GOAL OF THE EXERCISE
Retype exactly the stretch of lines that begins at the line containing "How far is pixel" and ends at the last line of the data, with no other lines.

LISTED ENTRIES

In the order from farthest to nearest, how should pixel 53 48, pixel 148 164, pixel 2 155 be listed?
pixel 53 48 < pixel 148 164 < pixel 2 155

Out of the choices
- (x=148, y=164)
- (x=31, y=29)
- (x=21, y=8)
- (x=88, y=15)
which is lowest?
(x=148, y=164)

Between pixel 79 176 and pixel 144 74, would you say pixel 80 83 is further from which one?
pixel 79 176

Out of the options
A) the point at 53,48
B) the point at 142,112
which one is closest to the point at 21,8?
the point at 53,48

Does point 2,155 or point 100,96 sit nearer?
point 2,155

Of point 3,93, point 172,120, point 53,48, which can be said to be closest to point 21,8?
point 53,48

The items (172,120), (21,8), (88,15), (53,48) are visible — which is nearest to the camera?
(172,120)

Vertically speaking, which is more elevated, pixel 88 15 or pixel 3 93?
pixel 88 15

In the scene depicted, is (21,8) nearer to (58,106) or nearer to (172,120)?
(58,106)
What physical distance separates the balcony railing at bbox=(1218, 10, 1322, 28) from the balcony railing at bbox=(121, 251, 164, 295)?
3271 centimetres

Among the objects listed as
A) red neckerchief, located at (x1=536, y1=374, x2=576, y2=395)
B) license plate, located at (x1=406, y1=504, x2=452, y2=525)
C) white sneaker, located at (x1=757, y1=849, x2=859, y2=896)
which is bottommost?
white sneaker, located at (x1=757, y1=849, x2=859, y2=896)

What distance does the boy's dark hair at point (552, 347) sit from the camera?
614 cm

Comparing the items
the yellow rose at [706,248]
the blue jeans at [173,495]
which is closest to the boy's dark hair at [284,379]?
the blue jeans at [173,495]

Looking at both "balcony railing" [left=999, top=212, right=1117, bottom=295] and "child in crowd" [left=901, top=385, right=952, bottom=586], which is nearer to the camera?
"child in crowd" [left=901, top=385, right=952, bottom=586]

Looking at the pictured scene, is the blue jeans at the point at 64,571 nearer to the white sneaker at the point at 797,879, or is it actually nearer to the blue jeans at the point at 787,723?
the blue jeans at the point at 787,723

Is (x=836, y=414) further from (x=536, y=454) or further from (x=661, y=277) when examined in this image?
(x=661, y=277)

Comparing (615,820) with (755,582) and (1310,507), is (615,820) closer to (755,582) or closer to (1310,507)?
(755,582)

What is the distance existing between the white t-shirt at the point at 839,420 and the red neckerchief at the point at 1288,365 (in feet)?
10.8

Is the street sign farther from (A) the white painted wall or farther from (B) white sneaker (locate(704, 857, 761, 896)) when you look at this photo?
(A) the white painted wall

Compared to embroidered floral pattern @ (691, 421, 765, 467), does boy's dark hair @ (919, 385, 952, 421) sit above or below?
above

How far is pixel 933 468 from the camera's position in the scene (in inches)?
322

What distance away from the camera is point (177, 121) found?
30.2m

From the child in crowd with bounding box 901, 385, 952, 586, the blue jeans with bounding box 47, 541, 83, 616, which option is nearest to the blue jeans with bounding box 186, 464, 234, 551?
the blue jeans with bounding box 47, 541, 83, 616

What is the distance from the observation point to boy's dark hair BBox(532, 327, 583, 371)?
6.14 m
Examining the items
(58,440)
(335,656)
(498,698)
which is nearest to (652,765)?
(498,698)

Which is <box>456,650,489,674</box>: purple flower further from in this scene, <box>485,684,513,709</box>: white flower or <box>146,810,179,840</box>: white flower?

RESULT BELOW
How far is pixel 933 468 from the camera's position in the scene (in inches)?
322

What distance away from the camera is point (177, 121) found?
30.2m

From the child in crowd with bounding box 901, 385, 952, 586, the blue jeans with bounding box 47, 541, 83, 616, which option is nearest to the blue jeans with bounding box 186, 464, 234, 551?
the blue jeans with bounding box 47, 541, 83, 616

What is the distance from the observation point to boy's dark hair BBox(532, 327, 583, 371)?
6.14 m
Examining the items
(58,440)
(335,656)
(498,698)
which is nearest to (652,765)?
(498,698)

Which is <box>456,650,489,674</box>: purple flower further from in this scene, <box>485,684,513,709</box>: white flower or <box>146,810,179,840</box>: white flower?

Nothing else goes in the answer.